(Bloomberg) -- As investors waited on tenterhooks Wednesday afternoon to hear what — if anything — the Federal Reserve had to say about balance sheet normalization, what’d they do?

They bought emerging market ETFs, of course.

The Vanguard FTSE Emerging Markets ETF (VWO) topped the leader board for U.S. equity fund flows, raking in $872.5 million for the day. In second place: BlackRock’s iShares Core MSCI Emerging Markets ETF (IEMG), which received the most inflows during the first quarter.

Tighter monetary policy from the Fed, commonly deemed the world’s central bank, tends to have an adverse effect on global liquidity. In the past, that’s been particularly bad news for emerging markets, which also have sizable holdings of U.S. dollar-denominated debt.

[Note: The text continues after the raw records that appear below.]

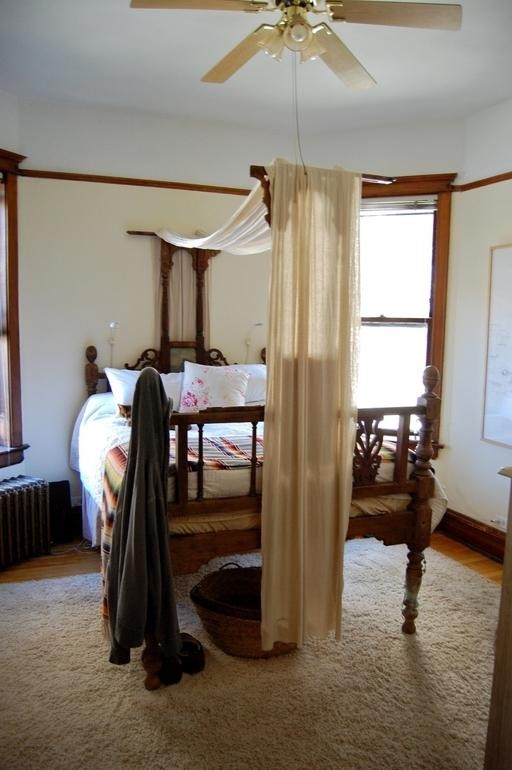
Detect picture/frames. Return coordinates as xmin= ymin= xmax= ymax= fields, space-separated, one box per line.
xmin=478 ymin=240 xmax=512 ymax=448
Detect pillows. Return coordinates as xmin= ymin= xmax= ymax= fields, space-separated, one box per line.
xmin=181 ymin=359 xmax=249 ymax=416
xmin=102 ymin=365 xmax=185 ymax=418
xmin=229 ymin=363 xmax=268 ymax=407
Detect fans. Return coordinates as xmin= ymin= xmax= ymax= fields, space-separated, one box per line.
xmin=124 ymin=0 xmax=466 ymax=91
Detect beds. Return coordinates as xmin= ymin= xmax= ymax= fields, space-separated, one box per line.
xmin=69 ymin=345 xmax=441 ymax=693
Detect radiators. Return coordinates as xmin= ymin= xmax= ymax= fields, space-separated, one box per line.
xmin=0 ymin=473 xmax=53 ymax=571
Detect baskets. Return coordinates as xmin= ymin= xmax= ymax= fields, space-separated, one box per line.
xmin=190 ymin=562 xmax=297 ymax=658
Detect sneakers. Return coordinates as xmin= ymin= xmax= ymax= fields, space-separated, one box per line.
xmin=142 ymin=633 xmax=205 ymax=684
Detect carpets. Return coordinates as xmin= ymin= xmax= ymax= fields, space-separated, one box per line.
xmin=1 ymin=532 xmax=500 ymax=769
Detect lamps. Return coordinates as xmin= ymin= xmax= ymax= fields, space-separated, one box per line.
xmin=244 ymin=0 xmax=343 ymax=64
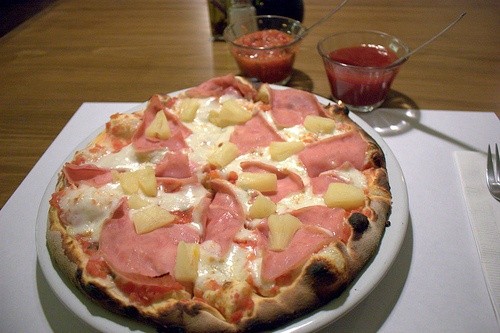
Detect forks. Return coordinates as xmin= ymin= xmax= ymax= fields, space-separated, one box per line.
xmin=486 ymin=145 xmax=500 ymax=200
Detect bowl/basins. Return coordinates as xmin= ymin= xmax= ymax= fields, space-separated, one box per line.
xmin=317 ymin=28 xmax=410 ymax=112
xmin=224 ymin=14 xmax=307 ymax=85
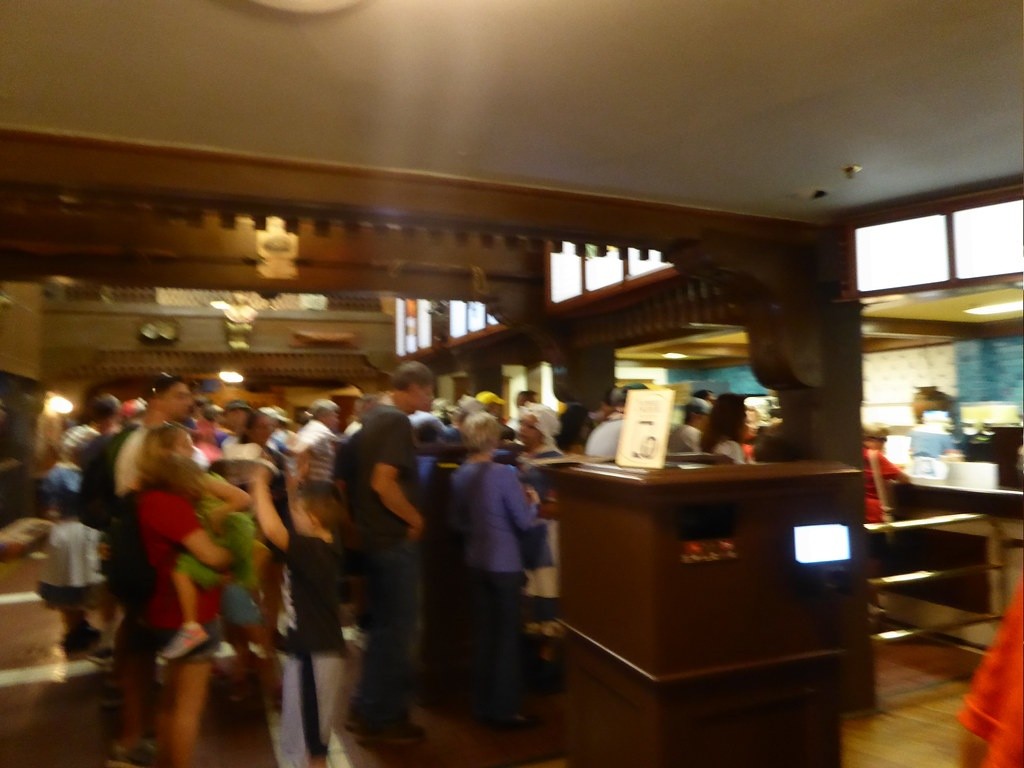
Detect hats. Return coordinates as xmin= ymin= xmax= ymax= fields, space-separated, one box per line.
xmin=620 ymin=382 xmax=651 ymax=398
xmin=475 ymin=390 xmax=507 ymax=406
xmin=685 ymin=397 xmax=713 ymax=416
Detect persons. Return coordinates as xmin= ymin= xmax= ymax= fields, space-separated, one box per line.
xmin=0 ymin=360 xmax=966 ymax=767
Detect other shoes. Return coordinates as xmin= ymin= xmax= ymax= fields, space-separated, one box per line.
xmin=60 ymin=621 xmax=102 ymax=653
xmin=104 ymin=738 xmax=158 ymax=768
xmin=480 ymin=706 xmax=546 ymax=732
xmin=343 ymin=720 xmax=425 ymax=746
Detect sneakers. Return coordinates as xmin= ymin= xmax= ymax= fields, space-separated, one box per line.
xmin=160 ymin=625 xmax=209 ymax=661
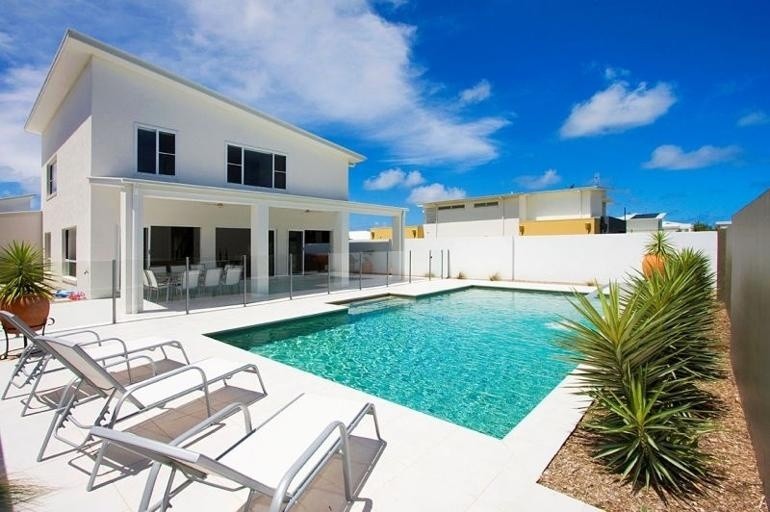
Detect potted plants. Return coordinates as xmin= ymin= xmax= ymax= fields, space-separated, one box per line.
xmin=0 ymin=237 xmax=62 ymax=334
xmin=641 ymin=230 xmax=678 ymax=278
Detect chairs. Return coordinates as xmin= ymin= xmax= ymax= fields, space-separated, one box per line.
xmin=142 ymin=264 xmax=243 ymax=305
xmin=86 ymin=392 xmax=381 ymax=512
xmin=32 ymin=355 xmax=268 ymax=492
xmin=2 ymin=330 xmax=186 ymax=416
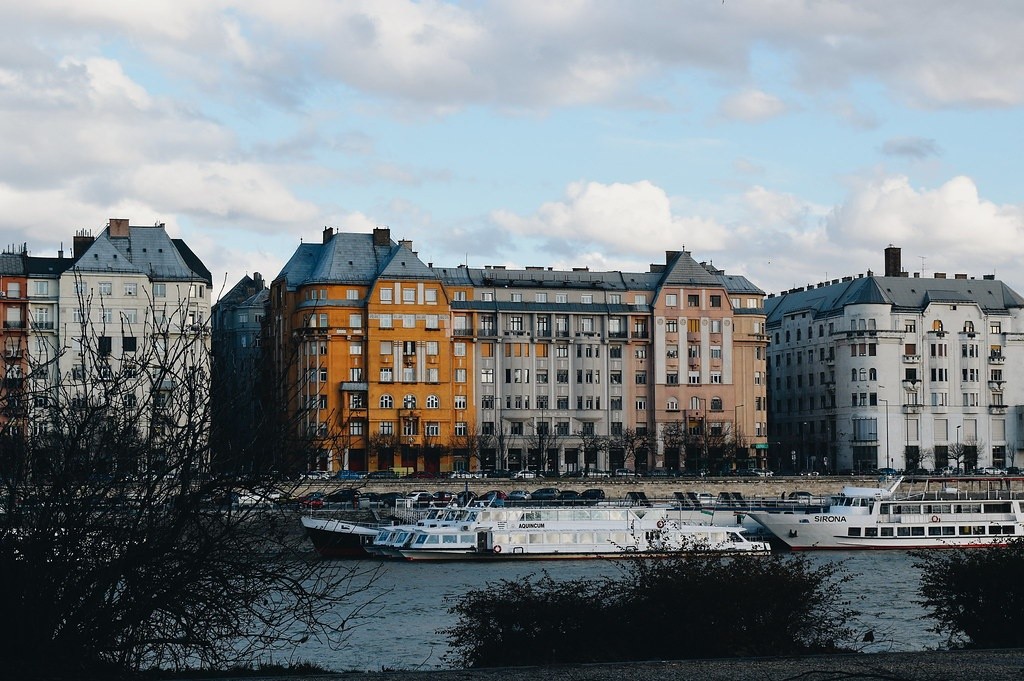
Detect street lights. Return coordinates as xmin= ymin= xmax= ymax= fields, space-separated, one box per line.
xmin=957 ymin=425 xmax=961 ymax=476
xmin=494 ymin=397 xmax=504 ymax=470
xmin=878 ymin=398 xmax=889 ymax=468
xmin=696 ymin=397 xmax=707 ymax=474
xmin=734 ymin=404 xmax=744 ymax=454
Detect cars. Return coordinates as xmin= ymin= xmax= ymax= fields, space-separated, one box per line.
xmin=854 ymin=466 xmax=1024 ymax=477
xmin=119 ymin=465 xmax=825 ymax=483
xmin=295 ymin=487 xmax=606 ymax=507
xmin=788 ymin=491 xmax=814 ymax=501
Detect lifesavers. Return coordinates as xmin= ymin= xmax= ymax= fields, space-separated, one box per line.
xmin=493 ymin=544 xmax=502 ymax=553
xmin=657 ymin=521 xmax=664 ymax=528
xmin=931 ymin=515 xmax=939 ymax=522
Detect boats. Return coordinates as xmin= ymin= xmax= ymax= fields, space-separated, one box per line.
xmin=363 ymin=493 xmax=774 ymax=558
xmin=744 ymin=473 xmax=1024 ymax=551
xmin=301 ymin=515 xmax=380 ymax=560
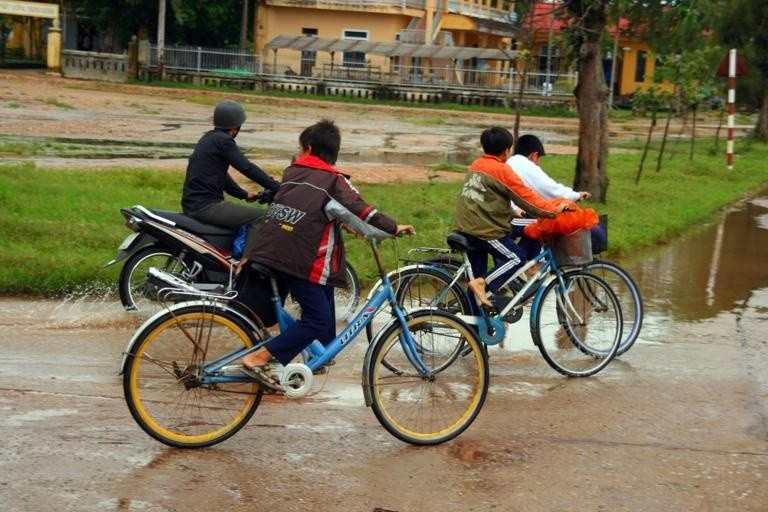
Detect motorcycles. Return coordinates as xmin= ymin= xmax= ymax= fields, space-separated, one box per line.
xmin=100 ymin=185 xmax=361 ymax=326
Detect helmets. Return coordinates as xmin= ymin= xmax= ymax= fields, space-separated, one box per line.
xmin=213 ymin=99 xmax=249 ymax=129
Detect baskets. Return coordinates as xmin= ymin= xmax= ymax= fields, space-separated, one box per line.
xmin=591 ymin=213 xmax=608 ymax=254
xmin=542 ymin=226 xmax=593 ymax=266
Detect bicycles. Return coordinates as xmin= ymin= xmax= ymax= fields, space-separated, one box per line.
xmin=366 ymin=204 xmax=623 ymax=378
xmin=393 ymin=192 xmax=645 ymax=358
xmin=116 ymin=225 xmax=491 ymax=446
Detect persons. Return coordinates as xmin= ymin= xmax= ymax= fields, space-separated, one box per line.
xmin=506 ymin=135 xmax=592 ymax=278
xmin=452 ymin=126 xmax=570 ymax=309
xmin=240 ymin=115 xmax=417 ymax=395
xmin=181 ymin=99 xmax=283 ymax=279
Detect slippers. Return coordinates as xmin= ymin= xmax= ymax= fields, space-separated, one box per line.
xmin=240 ymin=362 xmax=285 ymax=393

The spread of unconventional monetary policy has helped spur capital inflows to emerging markets in the post-crisis era. They were acutely rocked by the “taper tantrum” of 2013, in which the Fed suggested it would be dialing back its asset purchases by year-end.

But this time the prospects for an outright shrinkage of the central bank’s close to $4.5 trillion balance sheet didn’t faze markets one bit — at least on Wednesday.

Oh, and what did investors dump as they gorged on emerging-market assets? The world’s biggest ETF, State Street’s $232 billion SPDR S&P 500 ETF (SPY), which suffered more than $2 billion in withdrawals.